Do you think architecture is a form of art? Does it belong to the art world?
I wouldn't say that it is art as such. There is always the factor of multiplication, or at least duplication: from the idea and the design to the built result. That's why so much of modern architecture has become a form of automatic writing. But if an architect does his job well, a building can testify to In this sense, architecture can be a way of channelling sensations just like writing, painting and sculpture. As I always say, you just need to "answer a question that is never asked". What do we transmit beyond the project itself? All that lies in the realm of emotions, the transferral of important contemporary issues by means of expressive sensitivity. Our work generates a kind of container, a womb of feelings and emotions, a mother of arts that can contain other artistic disciplines. In this respect architecture can be considered an art.
Is it philosophy? Can architecture be a philosophy?
I don't think so. Architecture per se is not philosophy. On the contrary, I'm sure you know my expression in this respect: it amounts to the "petrifaction of a living culture", with an interpretation that often passes through the undermining of certain intellectual viewpoints. It is obvious that architecture is influenced by the world of ideas, which includes philosophy. Be that as it may, architecture is not philosophy, even though in the best cases it is something which is receptive to philosophical currents.
When you're thinking of a new building, do you already picture what it will look like when it's completed?
Do you have "visions", or does the form stem from a process of accumulating thoughts? In large, urban-scale projects that have a symbolic impact, there is always a difficult period of time in which you prevent yourself from formalising "it". But that just means you know where you stand and what you want to say. I must admit that with age, you take shortcuts. You say, "Well, I've seen this before somewhere," not only on a formal level, but strategically as well. You take shortcuts to speed things up, making use of five or six projects going on at the same time to find roads that you might not have found so readily, so there is a bit of acceleration. This is a privilege that architects have: becoming faster as they grow older!
It's the same thing with writing.
Yes, I suppose it's something to look forward to in old age... Let's cling to this optimistic prospect! (both laugh)
In what way are you participating in "Le Grand Paris" project?
We recently published a book, Naissances et renaissances de mille et un bonheurs parisiens. At the moment, the city is at a full stop. After 20 years of doing nothing, a neighbourhood, a city has a certain density. Heights are fixed and unchangeable; they're finished, fossilised, or "frozen" as they say, in complete glaciation.

Records excerpted from a collection
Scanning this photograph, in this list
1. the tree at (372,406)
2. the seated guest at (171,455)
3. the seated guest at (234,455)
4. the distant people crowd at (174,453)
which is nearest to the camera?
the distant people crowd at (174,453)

→ **Given task A**:
Format every line of the records as a numbered list, and leave out any blank lines.
→ **Given task B**:
Resume the interview about architecture, starting right after its last sentence.

→ **Exercise response A**:
1. Scanning this photograph, in this list
2. 1. the tree at (372,406)
3. 2. the seated guest at (171,455)
4. 3. the seated guest at (234,455)
5. 4. the distant people crowd at (174,453)
6. which is nearest to the camera?
7. the distant people crowd at (174,453)

→ **Exercise response B**:
We have already talked about immobilism in the majority of the city's quarters; the impossibility to change. How can you fight this stagnant situation?
The problem is how to develop the means for authentic change. The first thing to do is revise the zoning laws, the ones that say in certain areas you can only open shops, or in other areas you can only build factories, or in some zones you can only have offices, and in still others you can only put up housing. A revision would mean new possibilities for real estate, and in the end everything would be mixed, with neighbourhoods that are not dead at night. Look at the Défense, an office district that is defunct at night, abandoned and deserted. Or look at the dormitory towns, where nothing happens during the day. It is necessary to focus on the outer limits of the metropolis, where there is porosity between the city and nature, farmland and woods. Paris is shaped this way, with strong geographic characteristics, lots of agriculture and woods.
Are you planning any micro-designs within this huge project?
I am thinking of artistic projects on different scales. On the architectural level, all multidisciplinary operations are micro-designs. The muchloved macro-designs, meanwhile, are new poles of activity, transportation, and the development of economic potential by means of so-called "clusters" so that students, universities, researchers and leading companies are found in different areas of "Le Grand Paris".
Will your office be involved? How do you see your role as an architect of this great project?
As an architect it's different. I'm working on other projects connected to "Le Grand Paris", but not on the current strategic vision. We are lobbying in work groups to offer proposals to politicians, who will then have to make a decision. There isn't even agreement between regional and national representatives – almost the entire region is left-wing, but the government is right-wing.
Hasn't there been any change in the political balance since the regional elections?
No, it's still the same. So the politicians need to find an accord, otherwise Le Grand Paris will not come about. Parisian politicians have an association called Paris Métropole. Initially it was affiliated with the socialist party, but now it is receiving endorsements from all ideological directions. It's a positive sign, and Paris Métropole will surely be the main interlocutor with the Region and the State. Without the government, nothing will get done, because it is financing the lion's share of the project.
What is the timetable for this big project? Does it have a reasonable schedule?
The timetable always depends on politics, which is why we had to wait until the regional elections were over. Now that they're finished, studies of Le Grand Paris have been taken up once again. In a few months, proposals will have been made to the politicians. Then we'll see what happens.
Are you more optimistic or pessimistic?
I am determined. I am pushing for the success of this exceptional request to multidisciplinary groups of professionals, who are working outside of the current system. I have never done anything like this before, but it would be an extremely important thing to achieve. It's all about negotiating very politically with the left and the right.
Which are your most important projects now?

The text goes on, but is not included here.